This fragment from a longer article describes on such method of reconciliation:
Q) What can you tell us about Lemaîtres approach to the intersection of science and faith, and what can we learn from it nearly a century later?
A) His conception of the relationship of science and faith was rather circumspect, carefully delineating their roles as ways of knowing. Science for him was the methodology for understanding the physical cosmos; revealed religion taught truths important for salvation. He was quite content to observe that the findings of science were in no way discordant with scriptural revelation, and vice versa, but neither should overreach. If Lemaître has a lesson for the science-faith discourse today, that would probably be it.
A) His conception of the relationship of science and faith was rather circumspect, carefully delineating their roles as ways of knowing. Science for him was the methodology for understanding the physical cosmos; revealed religion taught truths important for salvation. He was quite content to observe that the findings of science were in no way discordant with scriptural revelation, and vice versa, but neither should overreach. If Lemaître has a lesson for the science-faith discourse today, that would probably be it.
https://www.americamagazine.org/content/all-things/faith-and-science-georges-lemaitre-11-questions-dr-karl-van-bibber
Many of us recognize this as the NOMA solution, the idea that the 2 fields are non-overlapping, each with its own methods.
I would also say, as my personal opinion, that each involves a search for truth, and in that search for truth, each can lead to the Creator.
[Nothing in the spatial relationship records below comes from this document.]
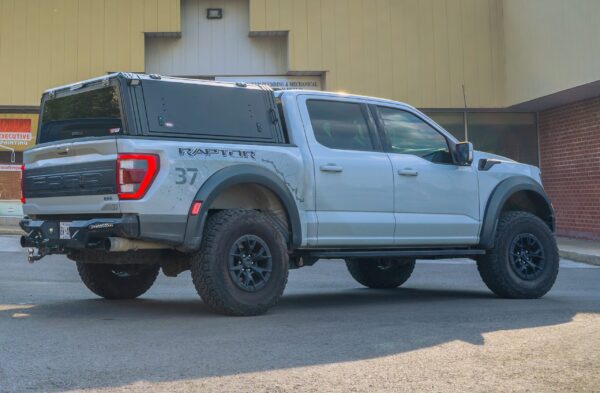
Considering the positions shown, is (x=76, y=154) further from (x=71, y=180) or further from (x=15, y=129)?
(x=15, y=129)

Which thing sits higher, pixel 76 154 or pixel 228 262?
pixel 76 154

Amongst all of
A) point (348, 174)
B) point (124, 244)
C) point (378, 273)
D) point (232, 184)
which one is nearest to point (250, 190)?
point (232, 184)

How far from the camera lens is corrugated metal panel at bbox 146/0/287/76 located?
18.7 m

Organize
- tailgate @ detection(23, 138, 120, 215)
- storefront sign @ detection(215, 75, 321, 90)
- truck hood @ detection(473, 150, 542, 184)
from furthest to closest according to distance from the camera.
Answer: storefront sign @ detection(215, 75, 321, 90) → truck hood @ detection(473, 150, 542, 184) → tailgate @ detection(23, 138, 120, 215)

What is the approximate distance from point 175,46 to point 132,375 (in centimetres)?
1545

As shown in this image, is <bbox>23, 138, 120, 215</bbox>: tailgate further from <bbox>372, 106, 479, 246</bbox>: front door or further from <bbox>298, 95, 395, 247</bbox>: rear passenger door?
<bbox>372, 106, 479, 246</bbox>: front door

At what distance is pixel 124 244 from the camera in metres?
5.76

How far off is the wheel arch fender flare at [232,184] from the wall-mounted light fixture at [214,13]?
13.1 metres

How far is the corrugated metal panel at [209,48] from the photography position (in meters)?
18.7

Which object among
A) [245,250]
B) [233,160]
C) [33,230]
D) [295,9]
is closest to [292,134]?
[233,160]

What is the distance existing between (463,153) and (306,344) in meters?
3.40

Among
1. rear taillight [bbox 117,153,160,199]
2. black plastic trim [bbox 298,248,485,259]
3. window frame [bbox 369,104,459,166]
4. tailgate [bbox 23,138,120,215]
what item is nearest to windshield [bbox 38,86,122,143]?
tailgate [bbox 23,138,120,215]

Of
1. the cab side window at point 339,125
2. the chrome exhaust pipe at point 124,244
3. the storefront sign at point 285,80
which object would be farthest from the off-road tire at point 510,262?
the storefront sign at point 285,80

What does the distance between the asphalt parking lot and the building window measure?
1110cm
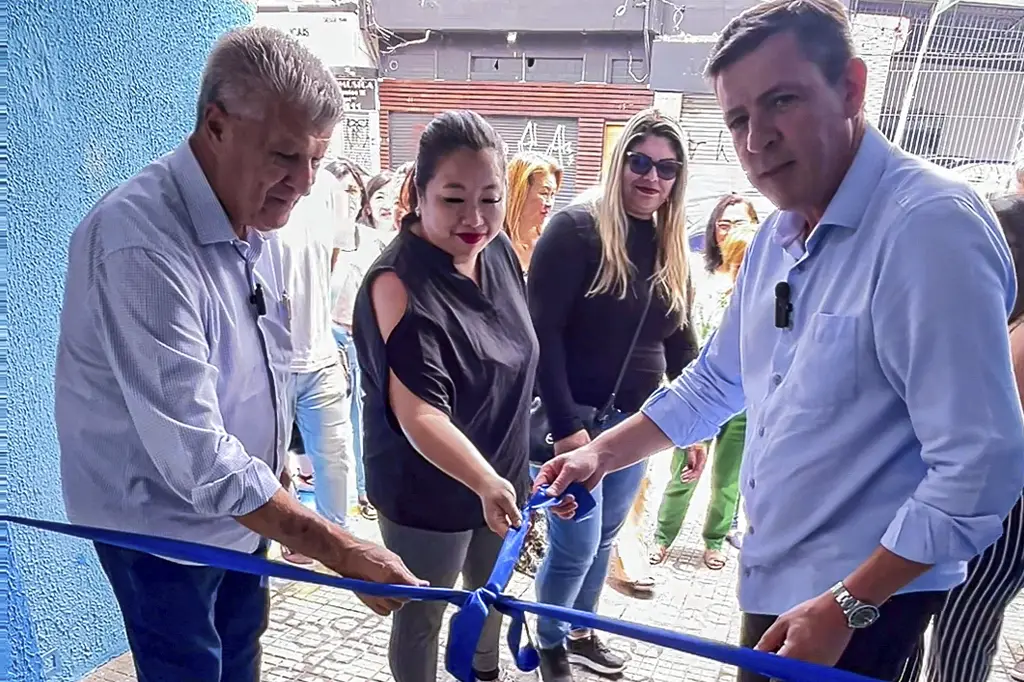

I do not mean to imply that any, or all, or most scientists are inevitably led to an awareness of the Creator, but that the Creator, as the one who figuratively lit the spark of creation that was the Big Bang, inevitably values knowledge and any expression of the sentience that is referred to in the phrase from Genesis, 1:27, where it is said that the Creator "created mankind in the image and likeness".
So to my mind, seeking knowledge is growing closer to the Creator.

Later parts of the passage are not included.